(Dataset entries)
══════════

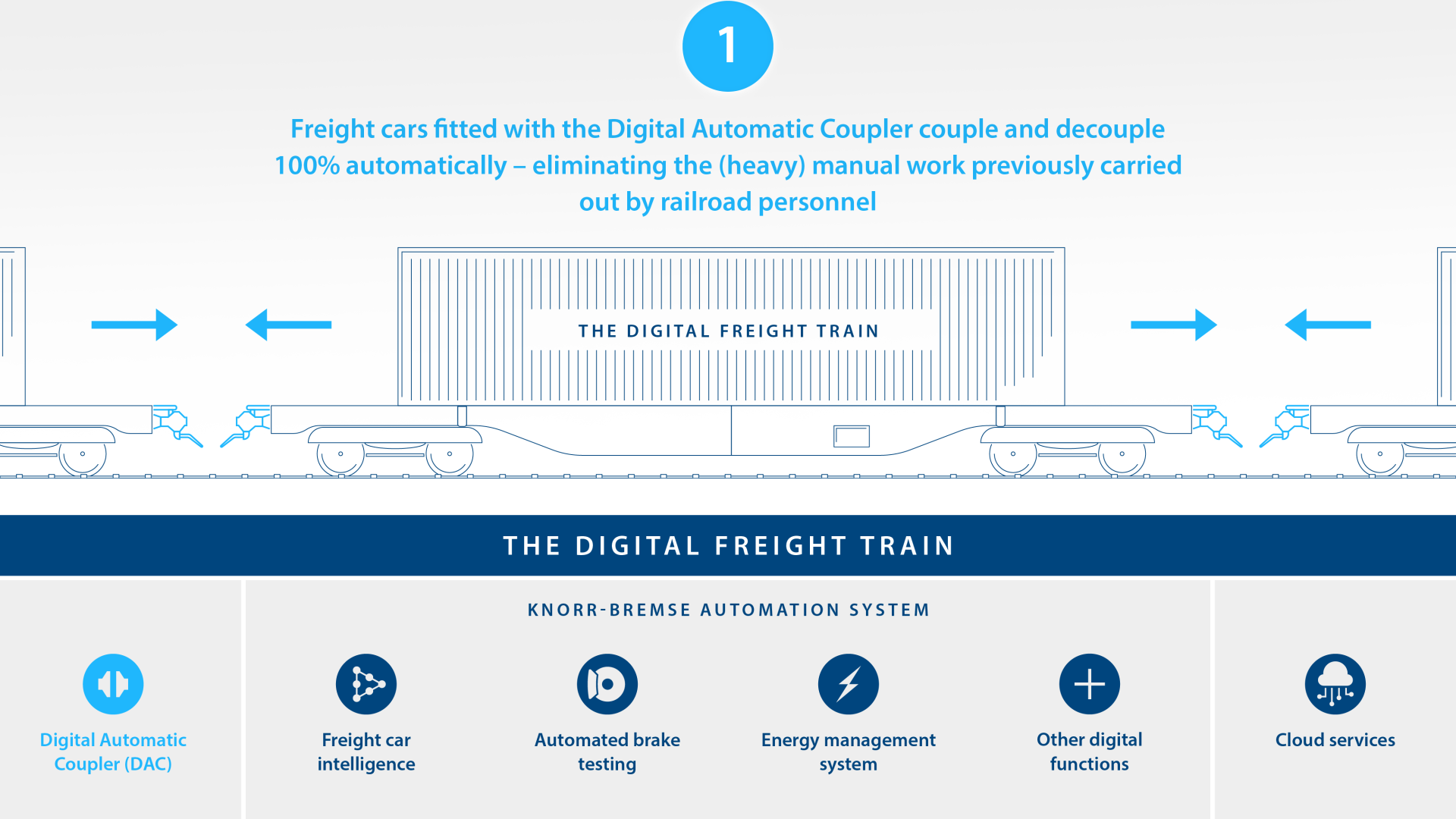 1

Freight cars fitted with the Digital Automatic Coupler couple and decouple 100% automatically – eliminating the (heavy) manual work previously carried out by railroad personnel

THE DIGITAL FREIGHT TRAIN

THE DIGITAL FREIGHT TRAIN

KNORR-BREMSE AUTOMATION SYSTEM

Digital Automatic Coupler (DAC)

Freight car intelligence

Automated brake testing

Energy management system

Other digital functions

Cloud services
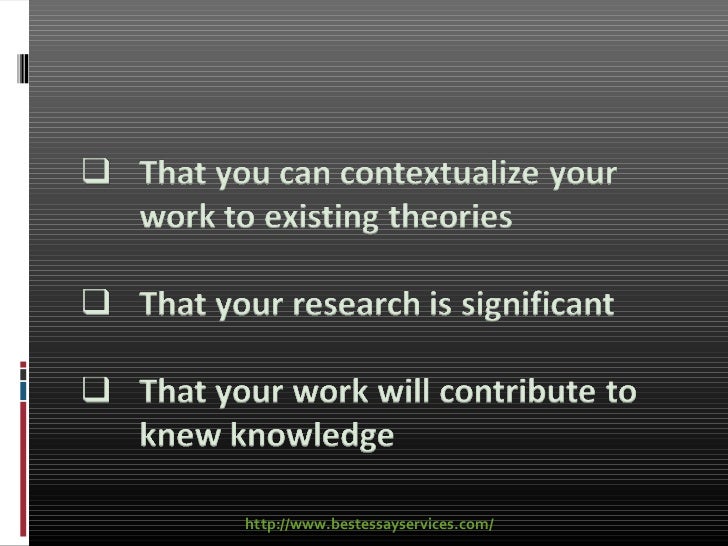 ❑ That you can contextualize your work to existing theories

❑ That your research is significant

❑ That your work will contribute to knew knowledge

http://www.bestessayservices.com/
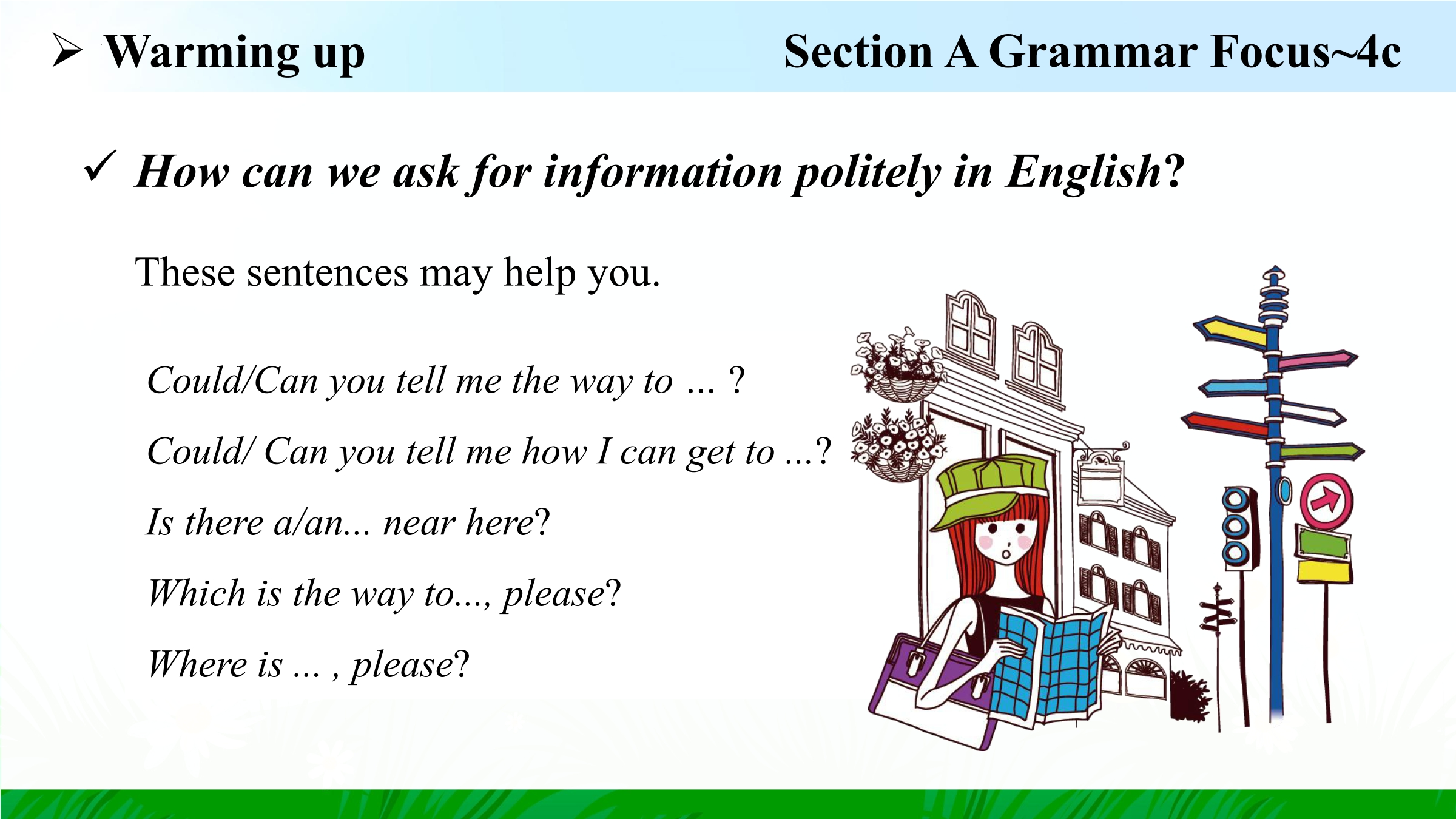 ➢ Warming up

Section A Grammar Focus~4c

✓ How can we ask for information politely in English?

These sentences may help you.

Could/Can you tell me the way to … ?

Could/ Can you tell me how I can get to …?

Is there a/an... near here?

Which is the way to..., please?

Where is … , please?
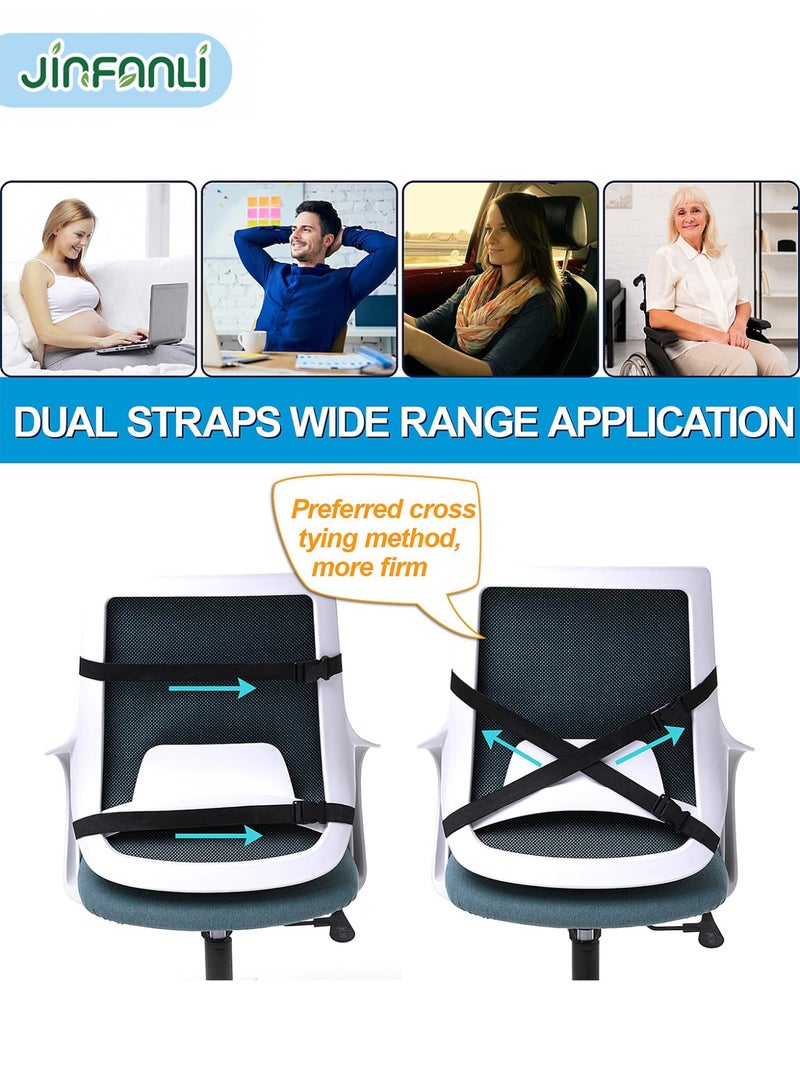 JINFANLI

DUAL STRAPS WIDE RANGE APPLICATION

Preferred cross tying method, more firm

══════════

- [Exercise] Verbatim copy, images excluded: transcribe all the entries above.

- [Solution for this task]
 1

Freight cars fitted with the Digital Automatic Coupler couple and decouple 100% automatically – eliminating the (heavy) manual work previously carried out by railroad personnel

THE DIGITAL FREIGHT TRAIN

THE DIGITAL FREIGHT TRAIN

KNORR-BREMSE AUTOMATION SYSTEM

Digital Automatic Coupler (DAC)

Freight car intelligence

Automated brake testing

Energy management system

Other digital functions

Cloud services
 ❑ That you can contextualize your work to existing theories

❑ That your research is significant

❑ That your work will contribute to knew knowledge

http://www.bestessayservices.com/
 ➢ Warming up

Section A Grammar Focus~4c

✓ How can we ask for information politely in English?

These sentences may help you.

Could/Can you tell me the way to … ?

Could/ Can you tell me how I can get to …?

Is there a/an... near here?

Which is the way to..., please?

Where is … , please?
 JINFANLI

DUAL STRAPS WIDE RANGE APPLICATION

Preferred cross tying method, more firm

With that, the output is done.